Brass because it is an AE 25 as
Curtis said issued by Quintilian late in Caracalla's reign at
Marcianopolis. Almost all the coins over about 18mm there, whenever you can see under the
patina, are a yellow
alloy, whereas the little ones, 15-18 mm, are bright
red metal (that is,
red salmon color) and therefore fairly pure copper. All of them look and feel different from most of the bronzes of
Asia Minor, of which as many as have been tested are bronze, with tin and sometimes some lead in the
alloy (just like an ancient bronze statue, though not necessarily exactly the same percentages). The yellow
alloy, when
good, is what at
Rome we call
orichalcum, that is, as much as 20% zinc and almost all the rest copper (there are always traces of other metallic elements in ancient alloys, but by traces one means fractions of 1%). Because after about
Hadrian the alloys are rather more irregular in
Rome, we always do call all of them bronzes (though the British Museum Occasional Paper 120 reports that most
LRBC are practically just copper, though unequally pure).
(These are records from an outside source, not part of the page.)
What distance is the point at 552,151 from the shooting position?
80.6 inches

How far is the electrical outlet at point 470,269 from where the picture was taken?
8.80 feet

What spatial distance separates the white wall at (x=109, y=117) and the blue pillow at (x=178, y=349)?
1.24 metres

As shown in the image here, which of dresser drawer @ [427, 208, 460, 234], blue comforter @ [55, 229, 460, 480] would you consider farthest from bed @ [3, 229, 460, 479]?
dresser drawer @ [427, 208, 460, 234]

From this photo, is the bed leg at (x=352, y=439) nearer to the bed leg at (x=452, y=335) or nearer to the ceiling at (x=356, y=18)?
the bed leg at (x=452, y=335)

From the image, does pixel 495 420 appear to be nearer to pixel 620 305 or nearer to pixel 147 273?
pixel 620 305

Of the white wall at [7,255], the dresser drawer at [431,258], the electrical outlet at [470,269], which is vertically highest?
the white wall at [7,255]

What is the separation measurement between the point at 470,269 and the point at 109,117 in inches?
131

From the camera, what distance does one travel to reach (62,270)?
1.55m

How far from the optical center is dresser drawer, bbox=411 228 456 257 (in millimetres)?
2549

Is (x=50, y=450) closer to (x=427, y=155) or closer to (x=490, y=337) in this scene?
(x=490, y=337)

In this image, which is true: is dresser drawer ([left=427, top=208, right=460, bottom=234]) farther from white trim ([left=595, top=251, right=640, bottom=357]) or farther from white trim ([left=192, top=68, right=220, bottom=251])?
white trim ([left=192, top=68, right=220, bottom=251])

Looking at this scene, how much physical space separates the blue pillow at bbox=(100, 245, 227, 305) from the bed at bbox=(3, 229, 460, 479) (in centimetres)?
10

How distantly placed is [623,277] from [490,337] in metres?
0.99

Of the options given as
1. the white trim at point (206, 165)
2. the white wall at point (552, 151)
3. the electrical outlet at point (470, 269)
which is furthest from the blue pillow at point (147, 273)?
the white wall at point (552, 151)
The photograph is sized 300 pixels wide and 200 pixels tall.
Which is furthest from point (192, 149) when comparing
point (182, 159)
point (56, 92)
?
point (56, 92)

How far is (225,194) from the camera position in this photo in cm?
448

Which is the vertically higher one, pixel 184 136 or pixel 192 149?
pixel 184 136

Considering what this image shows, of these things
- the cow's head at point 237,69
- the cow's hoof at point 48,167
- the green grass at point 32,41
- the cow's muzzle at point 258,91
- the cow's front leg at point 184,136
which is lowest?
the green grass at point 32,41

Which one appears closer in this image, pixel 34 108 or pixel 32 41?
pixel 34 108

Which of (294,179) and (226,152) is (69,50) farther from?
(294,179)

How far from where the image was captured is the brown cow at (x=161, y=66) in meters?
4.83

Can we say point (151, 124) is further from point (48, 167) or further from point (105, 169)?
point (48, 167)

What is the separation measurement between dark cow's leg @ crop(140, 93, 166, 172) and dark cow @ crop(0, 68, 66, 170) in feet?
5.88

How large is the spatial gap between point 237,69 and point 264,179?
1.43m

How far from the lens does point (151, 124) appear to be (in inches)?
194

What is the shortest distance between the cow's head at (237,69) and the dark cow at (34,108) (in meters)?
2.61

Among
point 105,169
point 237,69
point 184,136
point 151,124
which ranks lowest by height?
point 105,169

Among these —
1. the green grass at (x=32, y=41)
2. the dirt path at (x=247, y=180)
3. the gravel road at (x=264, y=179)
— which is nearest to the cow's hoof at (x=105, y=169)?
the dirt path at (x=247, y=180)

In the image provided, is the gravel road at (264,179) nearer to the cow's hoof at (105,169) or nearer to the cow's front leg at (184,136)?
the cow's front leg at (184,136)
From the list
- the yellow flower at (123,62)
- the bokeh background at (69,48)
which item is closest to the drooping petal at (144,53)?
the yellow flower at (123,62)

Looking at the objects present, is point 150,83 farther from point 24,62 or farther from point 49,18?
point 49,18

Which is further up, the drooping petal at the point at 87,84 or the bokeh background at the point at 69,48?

It is remarkable how golden
good coin brass is; it is as golden as newly cleaned
church brass (lecterns, candlesticks, and the like); it is lovely stuff. That was the color of a brand-new
sestertius or
dupondius, and the AE 25
Caracalla in this
thread, when photographed lying on top of a pile of semi-cleaned small coins, looked just that way. The Balkan coins of about 23 to 30 mm
diameter look and feel more like real
orichalcum quite a
bit later than the
Rome ones do. I am
still seeking a non-destructive way to assay them and searching through archaeometry abstracts for any bibliography or other new scholarship on Balkan brass.
Caley didn't have so many of these coins.